======== Excerpted records
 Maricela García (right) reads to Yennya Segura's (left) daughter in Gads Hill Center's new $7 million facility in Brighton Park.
================
======== Excerpted records
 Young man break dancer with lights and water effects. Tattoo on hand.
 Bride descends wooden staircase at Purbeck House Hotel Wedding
================
* Problem requirements *
Write down, word for word, the lines above from the one containing "Young man break" through the one containing "Bride descends wooden", both ends included.

* Exercise output *
 Young man break dancer with lights and water effects. Tattoo on hand.
 Bride descends wooden staircase at Purbeck House Hotel Wedding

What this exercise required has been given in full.